Pittsburgh, the City of Champions. The city has seen its fair share of sports legends through the years – Mario Lemieux, Joe Green, Roberto Clemente, Arnold Palmer, and plenty more. While these icons have brought home countless pennants, trophies, and cups, there has been something missing from Pittsburgh’s trophy case for a long time: a gold medal
And not just any gold medal in particular: a rowing gold medal.
For while Pittsburgh may be known for its football, hockey, and baseball, there is a whole community of rowers, young and old, working silently and unnoticed in the background. Up before the crack of dawn, these athletes push their minds and bodies past their physical limit. Competing regionally and nationally, they have brought honor and accolades to their community and city.
However, due to a lack of presence at the Olympic Games and on the national team, the Steel City has never been viewed as a real contender. But thanks to one particular oarswoman, that stigma has changed forever. Amanda Polk is her name, and she is Pittsburgh’s newest sports star.
Polk, a native of Bloomfield, began her rowing career at Oakland Catholic High School. Rowing on the Allegheny River, Polk quickly excelled at the sport due to her athleticism and drive. By her senior year, she was already catching the attention of US Rowing and earning the right to compete at the World Junior Championships that summer. Though her crew did not medal, she attributes that race as the start of her Olympic dream.

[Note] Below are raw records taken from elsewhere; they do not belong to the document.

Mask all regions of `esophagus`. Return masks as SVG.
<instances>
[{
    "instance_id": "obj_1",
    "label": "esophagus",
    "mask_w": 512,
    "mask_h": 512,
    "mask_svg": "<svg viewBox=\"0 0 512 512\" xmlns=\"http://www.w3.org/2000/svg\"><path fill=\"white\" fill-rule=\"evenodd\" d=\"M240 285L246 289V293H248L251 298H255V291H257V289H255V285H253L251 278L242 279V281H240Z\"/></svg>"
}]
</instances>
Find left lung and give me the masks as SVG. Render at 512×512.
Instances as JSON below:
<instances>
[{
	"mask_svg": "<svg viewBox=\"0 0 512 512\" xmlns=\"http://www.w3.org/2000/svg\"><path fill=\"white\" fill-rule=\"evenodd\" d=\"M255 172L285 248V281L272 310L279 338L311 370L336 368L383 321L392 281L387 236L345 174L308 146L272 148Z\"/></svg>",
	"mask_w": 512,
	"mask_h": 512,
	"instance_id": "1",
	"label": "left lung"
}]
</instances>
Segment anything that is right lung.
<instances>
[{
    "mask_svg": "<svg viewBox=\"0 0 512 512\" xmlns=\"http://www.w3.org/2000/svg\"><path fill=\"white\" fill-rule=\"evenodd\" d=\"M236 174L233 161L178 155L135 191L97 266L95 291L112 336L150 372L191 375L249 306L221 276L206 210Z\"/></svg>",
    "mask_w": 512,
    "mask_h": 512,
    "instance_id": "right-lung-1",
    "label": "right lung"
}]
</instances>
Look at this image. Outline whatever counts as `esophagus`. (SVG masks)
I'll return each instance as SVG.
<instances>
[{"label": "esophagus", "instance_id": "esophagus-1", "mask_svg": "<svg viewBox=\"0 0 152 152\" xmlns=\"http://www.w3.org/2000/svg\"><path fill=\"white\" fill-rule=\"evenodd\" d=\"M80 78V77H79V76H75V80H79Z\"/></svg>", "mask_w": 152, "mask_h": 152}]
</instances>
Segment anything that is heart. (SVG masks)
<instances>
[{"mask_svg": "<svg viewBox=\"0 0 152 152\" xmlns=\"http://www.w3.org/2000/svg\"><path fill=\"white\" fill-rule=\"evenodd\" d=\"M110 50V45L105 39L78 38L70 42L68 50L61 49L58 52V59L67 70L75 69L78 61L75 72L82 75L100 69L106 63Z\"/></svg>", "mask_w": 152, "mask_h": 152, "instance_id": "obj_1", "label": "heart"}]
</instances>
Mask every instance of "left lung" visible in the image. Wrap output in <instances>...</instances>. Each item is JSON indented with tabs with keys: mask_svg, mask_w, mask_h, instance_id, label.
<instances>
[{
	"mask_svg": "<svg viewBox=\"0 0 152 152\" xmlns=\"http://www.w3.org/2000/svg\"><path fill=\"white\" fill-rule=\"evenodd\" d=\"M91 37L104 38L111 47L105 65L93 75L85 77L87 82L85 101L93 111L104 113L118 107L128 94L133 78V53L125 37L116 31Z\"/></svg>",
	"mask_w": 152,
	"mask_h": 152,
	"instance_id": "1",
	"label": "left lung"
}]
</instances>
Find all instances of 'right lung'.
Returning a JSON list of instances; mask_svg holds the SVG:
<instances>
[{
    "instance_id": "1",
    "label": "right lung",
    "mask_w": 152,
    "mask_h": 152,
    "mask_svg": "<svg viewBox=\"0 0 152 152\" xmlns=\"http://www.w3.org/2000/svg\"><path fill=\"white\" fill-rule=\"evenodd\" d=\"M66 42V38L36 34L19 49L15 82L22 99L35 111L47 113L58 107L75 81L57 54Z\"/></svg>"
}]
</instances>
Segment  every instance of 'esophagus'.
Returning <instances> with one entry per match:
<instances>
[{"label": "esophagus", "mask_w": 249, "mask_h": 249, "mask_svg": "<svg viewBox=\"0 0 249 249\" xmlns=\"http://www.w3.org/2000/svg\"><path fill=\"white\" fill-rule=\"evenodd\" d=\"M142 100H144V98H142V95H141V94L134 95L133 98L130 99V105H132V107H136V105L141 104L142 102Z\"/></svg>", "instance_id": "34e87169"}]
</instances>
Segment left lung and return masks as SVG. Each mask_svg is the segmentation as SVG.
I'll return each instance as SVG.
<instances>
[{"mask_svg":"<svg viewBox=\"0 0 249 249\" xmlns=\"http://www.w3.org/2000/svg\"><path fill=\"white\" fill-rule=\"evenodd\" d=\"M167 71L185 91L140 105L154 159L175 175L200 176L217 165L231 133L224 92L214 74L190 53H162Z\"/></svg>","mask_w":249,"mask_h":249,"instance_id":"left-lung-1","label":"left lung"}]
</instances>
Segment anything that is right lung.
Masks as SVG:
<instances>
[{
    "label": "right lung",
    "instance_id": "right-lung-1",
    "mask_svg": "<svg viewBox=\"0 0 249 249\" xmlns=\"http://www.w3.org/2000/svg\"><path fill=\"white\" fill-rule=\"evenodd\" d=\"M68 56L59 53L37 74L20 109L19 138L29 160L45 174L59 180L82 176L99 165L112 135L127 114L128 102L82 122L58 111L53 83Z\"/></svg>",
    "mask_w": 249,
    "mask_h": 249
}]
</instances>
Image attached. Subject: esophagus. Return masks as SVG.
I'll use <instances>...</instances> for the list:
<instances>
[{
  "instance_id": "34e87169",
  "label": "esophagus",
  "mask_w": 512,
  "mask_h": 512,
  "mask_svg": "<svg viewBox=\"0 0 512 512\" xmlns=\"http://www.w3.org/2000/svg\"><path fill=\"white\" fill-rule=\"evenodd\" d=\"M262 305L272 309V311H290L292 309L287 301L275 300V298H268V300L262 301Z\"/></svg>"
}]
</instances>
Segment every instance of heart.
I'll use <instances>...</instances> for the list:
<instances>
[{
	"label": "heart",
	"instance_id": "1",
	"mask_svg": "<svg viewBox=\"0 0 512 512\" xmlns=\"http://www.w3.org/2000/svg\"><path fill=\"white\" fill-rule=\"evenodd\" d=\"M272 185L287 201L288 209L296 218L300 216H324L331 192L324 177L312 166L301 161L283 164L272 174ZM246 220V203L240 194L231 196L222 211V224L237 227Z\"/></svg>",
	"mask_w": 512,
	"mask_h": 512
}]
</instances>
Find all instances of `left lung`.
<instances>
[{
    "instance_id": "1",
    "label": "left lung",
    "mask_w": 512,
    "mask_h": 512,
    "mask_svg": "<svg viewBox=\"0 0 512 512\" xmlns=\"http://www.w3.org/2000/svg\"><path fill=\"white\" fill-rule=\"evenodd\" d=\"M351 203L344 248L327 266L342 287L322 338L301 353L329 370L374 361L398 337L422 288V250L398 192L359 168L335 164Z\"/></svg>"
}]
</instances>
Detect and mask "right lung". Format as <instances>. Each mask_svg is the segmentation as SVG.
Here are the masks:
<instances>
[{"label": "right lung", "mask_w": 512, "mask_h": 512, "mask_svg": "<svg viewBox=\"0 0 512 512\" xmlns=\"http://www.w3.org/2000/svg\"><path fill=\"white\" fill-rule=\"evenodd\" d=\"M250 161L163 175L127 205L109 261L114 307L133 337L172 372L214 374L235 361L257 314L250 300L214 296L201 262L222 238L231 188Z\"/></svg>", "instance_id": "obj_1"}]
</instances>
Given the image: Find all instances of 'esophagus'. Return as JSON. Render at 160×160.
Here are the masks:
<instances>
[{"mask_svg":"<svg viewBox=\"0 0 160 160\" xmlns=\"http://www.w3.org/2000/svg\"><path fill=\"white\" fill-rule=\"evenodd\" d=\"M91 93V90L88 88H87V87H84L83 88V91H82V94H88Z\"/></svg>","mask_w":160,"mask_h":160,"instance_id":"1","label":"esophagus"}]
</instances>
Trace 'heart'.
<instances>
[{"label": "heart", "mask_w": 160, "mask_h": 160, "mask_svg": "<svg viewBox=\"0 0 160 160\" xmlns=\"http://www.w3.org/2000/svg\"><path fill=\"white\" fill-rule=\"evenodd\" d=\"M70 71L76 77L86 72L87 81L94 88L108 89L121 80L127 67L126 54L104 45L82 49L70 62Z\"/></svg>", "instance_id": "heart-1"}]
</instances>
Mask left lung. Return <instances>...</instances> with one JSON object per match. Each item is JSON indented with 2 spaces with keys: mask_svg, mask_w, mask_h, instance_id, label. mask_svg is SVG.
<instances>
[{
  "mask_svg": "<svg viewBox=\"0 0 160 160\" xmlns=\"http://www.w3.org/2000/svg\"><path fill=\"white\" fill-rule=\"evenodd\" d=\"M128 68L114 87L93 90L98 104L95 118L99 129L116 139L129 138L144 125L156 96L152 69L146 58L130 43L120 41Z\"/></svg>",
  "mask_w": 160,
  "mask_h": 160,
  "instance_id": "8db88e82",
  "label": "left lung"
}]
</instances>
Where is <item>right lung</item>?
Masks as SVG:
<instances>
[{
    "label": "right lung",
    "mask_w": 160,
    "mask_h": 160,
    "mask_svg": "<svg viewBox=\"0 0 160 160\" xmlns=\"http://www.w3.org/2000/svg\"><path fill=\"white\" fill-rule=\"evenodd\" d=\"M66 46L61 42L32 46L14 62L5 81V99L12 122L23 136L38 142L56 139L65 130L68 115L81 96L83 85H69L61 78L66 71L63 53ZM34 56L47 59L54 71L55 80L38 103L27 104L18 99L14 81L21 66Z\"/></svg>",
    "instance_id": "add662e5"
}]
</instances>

After high school, she went on to row at the University of Notre Dame, where she helped her crew clinch the club’s first-ever bid to the NCAA Finals. Upon graduation, she continued to work with the national team, competing at the World Championships in the United States’ First 4+’s and First 8+’s.
While she was highly skilled and decorated, Polk failed to make the cut for the 2012 Olympic Games held in London, England. There she served as an alternate but did not get to compete.
Taking some time to soul search, Polk headed home to Pittsburgh. After careful consideration, she was determined to make her Olympic dream come true. She got to work, once again. Working out at Three Rivers Rowing Organization, the biggest rowing club in Pittsburgh, she inspired those around her with her positivity, humble nature, and determination.
On Saturday, August 13, 2016, that hard work paid off and dreams became reality. Thousands of fans tuned in at 10 am to watch Amanda Polk and the rest of her crew blaze across the finish line and into Olympic history. The United States Women’s 8+ won its third consecutive Olympic gold medal and tenth consecutive world title that day, becoming one of the “greatest sports dynasties of all time.”
Arriving home, Polk received a well-deserved hero’s welcome. Young and old rowers alike gathered in awe to hear the face and heart of Pittsburgh rowing share her story, of the ups and downs she faced, and lessons she learned. She also told of the amazing support she had received from Pittsburgh, and how much it meant to her.
“I am honored to have represented my country, my family and my rowing community in Rio. Rowing is not considered a ‘mainstream sport,’ but it is one of the oldest Olympic sports. To come home to Pittsburgh and to the Three Rivers Rowing Association and share my boat’s accomplishment was all a part of my dream come true.”
Polk has reached her dream and now has inspired the next generation of Pittsburgh rowers to go after theirs. They may not always get the credit or attention they deserve, but they will never let that stop them.
Amanda Polk is confident that these kids will succeed.“High school and college can be a very overwhelming time in your life. It can be very simple, though. Make small goals in order to tackle your overall goal. It will take hard work, patience, and sacrifice. Ultimately, when that goal is reached, all of your efforts will feel worth it. Stay true to yourself. Never give up. Dreams DO come true!”
Pittsburgh has finally made it onto the rowing map, and it was all made possible by the amazing effort of one brave oarswoman.